Unique upregulation profiles for genes encoding for members of the Rho-GTPase GAP and GEF families of proteins. Transcriptome data showing the temporal expressions of 8 of the 23 Arhgap genes and 7 of the 17 Arhgef genes upregulated in the salivary glands of C57BL/6.NOD-Aec1Aec2 mice (lower panels). In each case, upregulated expressions started around 8 weeks of age. In contrast, expressions of these Arhgap and Arhgef genes remain downregulated.

Figure 5

Upregulated profiles of genes encoding for members of the Rho-GTPase Dock family of proteins. Transcriptome data showing the temporal expressions of the Dock genes upregulated in the salivary glands of C57BL/6.NOD-Aec1Aec2 mice (lower panel) versus C57BL/6J mice (upper panel). In the SS-susceptible C57BL/6.NOD-Aec1Aec2 mice three genes, Dock2, Dock10, and Dock11, reported to be uniquely associated with B and T lymphocyte functions, exhibit a concomitant upregulated short-term expression at 16 weeks of age (arrows), while Dock1, 5, 7 and 8 are each upregulated starting at 4 weeks of age and remain activated out to 16 or 20 weeks of age. In contrast, in the SS-non-susceptible C57BL/6J mice, Dock4, 7, 9, 10 and 11 exhibit an upregulated expression starting at 4 weeks of age, while Dock8 shows a unique expression pattern being upregulated at 16 weeks of age.

Figure 6

Rho-Arhgef pathway activations. Rho-Arhgef molecules are associated with several signal transduction pathways including Rac-GTP, Rho-GTP and CDC42-GP, each leading to downstream activation of a biological process important for cellular migrations. These three pathways interact, respectively, with Wasf, Rock, and Was protein family members. In the salivary glands of C57BL/6.NOD-Aec1Aec2 mouse these appear to be Wasf3, Rock1, Rock2 and Was (right panel). The genes encoding Wasf3, Rock1 and Rock2 show an activation starting at 4 weeks of age, while the gene encoding Was is upregulated uniquely at 16 weeks of age. In the salivary glands of C57BL/6J mice, a strong activation is observed with Wasf3, and possibly a weak response by Rock1.

Figure 7

Temporal and differential gene expressions of various factors involved with signal transduction pathways regulated by members of the Rho-GTPase families of proteins.

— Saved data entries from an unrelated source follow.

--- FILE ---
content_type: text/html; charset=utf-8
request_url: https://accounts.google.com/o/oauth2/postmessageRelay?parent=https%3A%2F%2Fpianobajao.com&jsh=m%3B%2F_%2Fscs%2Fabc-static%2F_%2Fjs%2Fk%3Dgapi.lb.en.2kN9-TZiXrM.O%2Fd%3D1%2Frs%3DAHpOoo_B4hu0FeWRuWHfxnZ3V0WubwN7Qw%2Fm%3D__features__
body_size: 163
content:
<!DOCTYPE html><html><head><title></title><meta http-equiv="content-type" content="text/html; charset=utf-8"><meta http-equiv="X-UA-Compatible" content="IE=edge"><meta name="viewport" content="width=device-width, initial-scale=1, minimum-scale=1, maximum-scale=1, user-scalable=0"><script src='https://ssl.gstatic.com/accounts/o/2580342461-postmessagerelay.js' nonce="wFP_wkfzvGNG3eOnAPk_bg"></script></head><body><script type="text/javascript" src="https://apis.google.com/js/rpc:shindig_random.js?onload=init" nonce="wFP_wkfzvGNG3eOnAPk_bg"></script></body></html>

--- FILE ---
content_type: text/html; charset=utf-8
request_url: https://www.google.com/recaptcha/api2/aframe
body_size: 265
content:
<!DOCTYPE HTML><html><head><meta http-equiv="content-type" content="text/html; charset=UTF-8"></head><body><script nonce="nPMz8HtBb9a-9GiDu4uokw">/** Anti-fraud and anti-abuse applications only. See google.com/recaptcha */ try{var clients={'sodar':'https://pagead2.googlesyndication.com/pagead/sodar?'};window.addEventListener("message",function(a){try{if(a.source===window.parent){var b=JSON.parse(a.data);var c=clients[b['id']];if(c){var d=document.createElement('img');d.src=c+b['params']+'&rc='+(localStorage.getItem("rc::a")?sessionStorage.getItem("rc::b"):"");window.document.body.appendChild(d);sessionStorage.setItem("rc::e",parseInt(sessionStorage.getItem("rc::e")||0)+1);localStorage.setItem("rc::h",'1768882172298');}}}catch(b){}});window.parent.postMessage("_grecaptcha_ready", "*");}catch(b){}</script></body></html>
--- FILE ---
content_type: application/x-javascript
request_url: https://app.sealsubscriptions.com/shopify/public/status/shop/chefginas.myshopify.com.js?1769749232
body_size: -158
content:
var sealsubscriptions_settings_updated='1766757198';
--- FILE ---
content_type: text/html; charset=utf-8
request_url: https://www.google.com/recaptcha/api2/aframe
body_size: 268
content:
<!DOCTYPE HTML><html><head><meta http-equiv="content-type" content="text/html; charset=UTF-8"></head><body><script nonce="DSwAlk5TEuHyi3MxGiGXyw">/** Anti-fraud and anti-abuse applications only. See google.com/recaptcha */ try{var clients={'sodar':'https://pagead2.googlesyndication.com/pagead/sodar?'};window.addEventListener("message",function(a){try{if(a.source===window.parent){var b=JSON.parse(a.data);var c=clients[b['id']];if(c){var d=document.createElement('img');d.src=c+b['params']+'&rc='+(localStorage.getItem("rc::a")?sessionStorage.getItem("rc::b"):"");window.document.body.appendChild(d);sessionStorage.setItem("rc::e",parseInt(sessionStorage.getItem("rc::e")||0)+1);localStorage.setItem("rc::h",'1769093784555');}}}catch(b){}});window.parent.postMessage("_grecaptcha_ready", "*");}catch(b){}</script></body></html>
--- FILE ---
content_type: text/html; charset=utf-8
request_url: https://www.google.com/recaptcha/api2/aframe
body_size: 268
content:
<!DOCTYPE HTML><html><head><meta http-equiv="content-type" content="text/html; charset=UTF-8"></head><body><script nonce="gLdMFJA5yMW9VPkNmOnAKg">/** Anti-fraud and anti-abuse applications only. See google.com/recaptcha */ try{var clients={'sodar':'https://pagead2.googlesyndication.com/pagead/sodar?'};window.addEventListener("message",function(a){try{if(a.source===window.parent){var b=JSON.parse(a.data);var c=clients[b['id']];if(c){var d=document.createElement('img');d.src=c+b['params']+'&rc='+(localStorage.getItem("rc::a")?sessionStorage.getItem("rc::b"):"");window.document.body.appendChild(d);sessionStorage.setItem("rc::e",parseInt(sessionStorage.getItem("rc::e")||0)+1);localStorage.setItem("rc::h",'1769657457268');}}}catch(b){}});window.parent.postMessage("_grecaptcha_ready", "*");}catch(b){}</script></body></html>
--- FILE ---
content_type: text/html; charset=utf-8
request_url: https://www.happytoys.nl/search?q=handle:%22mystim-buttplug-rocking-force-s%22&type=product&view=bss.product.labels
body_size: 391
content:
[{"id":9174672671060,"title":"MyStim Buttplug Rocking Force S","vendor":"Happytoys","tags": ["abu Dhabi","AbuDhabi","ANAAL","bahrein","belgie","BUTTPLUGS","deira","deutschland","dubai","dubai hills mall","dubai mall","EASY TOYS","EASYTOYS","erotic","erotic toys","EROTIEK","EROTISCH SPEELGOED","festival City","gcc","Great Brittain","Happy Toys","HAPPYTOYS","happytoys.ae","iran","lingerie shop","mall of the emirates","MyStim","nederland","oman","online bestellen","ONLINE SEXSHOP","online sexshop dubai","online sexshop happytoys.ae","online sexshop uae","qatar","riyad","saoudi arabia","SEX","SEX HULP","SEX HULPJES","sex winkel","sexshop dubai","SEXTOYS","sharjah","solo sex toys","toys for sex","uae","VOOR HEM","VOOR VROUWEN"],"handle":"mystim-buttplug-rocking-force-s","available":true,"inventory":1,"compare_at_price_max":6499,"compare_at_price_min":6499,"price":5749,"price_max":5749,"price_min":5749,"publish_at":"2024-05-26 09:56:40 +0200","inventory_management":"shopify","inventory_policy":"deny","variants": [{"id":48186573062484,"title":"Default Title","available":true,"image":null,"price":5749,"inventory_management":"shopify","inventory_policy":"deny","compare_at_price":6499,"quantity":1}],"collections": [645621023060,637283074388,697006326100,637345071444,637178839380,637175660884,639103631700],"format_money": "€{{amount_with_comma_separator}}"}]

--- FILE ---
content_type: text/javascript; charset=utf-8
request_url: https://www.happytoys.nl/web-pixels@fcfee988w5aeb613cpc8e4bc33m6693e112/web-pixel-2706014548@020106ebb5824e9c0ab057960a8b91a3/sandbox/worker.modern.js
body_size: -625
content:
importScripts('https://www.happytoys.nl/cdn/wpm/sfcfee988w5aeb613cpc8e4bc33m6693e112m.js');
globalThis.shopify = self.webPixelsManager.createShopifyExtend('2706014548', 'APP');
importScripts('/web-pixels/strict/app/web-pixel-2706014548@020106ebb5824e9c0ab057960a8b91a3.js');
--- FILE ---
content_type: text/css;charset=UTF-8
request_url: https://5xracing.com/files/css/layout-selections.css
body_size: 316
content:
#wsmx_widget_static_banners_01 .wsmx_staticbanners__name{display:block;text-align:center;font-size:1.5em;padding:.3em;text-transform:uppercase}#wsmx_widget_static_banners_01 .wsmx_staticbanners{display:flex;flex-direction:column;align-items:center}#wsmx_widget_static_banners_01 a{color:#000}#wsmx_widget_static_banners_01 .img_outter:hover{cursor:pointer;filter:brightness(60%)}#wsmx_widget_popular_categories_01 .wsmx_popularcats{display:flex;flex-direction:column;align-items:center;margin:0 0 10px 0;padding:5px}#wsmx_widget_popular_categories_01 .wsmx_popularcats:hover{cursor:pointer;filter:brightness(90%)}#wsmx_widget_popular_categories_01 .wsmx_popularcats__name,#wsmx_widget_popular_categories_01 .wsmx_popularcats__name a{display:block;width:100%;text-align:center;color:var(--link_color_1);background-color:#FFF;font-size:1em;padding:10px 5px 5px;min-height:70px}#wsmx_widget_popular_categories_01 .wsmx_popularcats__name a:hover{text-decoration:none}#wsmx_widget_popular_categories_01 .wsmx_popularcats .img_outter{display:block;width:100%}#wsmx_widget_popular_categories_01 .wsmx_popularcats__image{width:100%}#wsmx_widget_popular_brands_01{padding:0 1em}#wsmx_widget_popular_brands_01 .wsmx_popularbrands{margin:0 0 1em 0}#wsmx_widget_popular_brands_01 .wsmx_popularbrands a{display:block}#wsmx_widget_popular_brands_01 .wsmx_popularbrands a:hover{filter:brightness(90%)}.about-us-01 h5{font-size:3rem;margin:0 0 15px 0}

Transcriptome data of multiple genes (i.e., Cdc42, Vav, and Baiap (brain-specific angiogenesis inhibitor -1 associated protein) family members, plus Scrib1, Setd6, Grb2, Flii, Creb3 and Foxo3a) exhibit upregulated expressions in the salivary glands of C57BL/6.NOD-Aec1Aec2 mice, virtually all starting at 8 weeks of age (lower panel). C57BL/6J mice exhibit a general lack of upregulated expression, except for Vav1 and possibly Cdc42bpg and Vav2 (upper panel).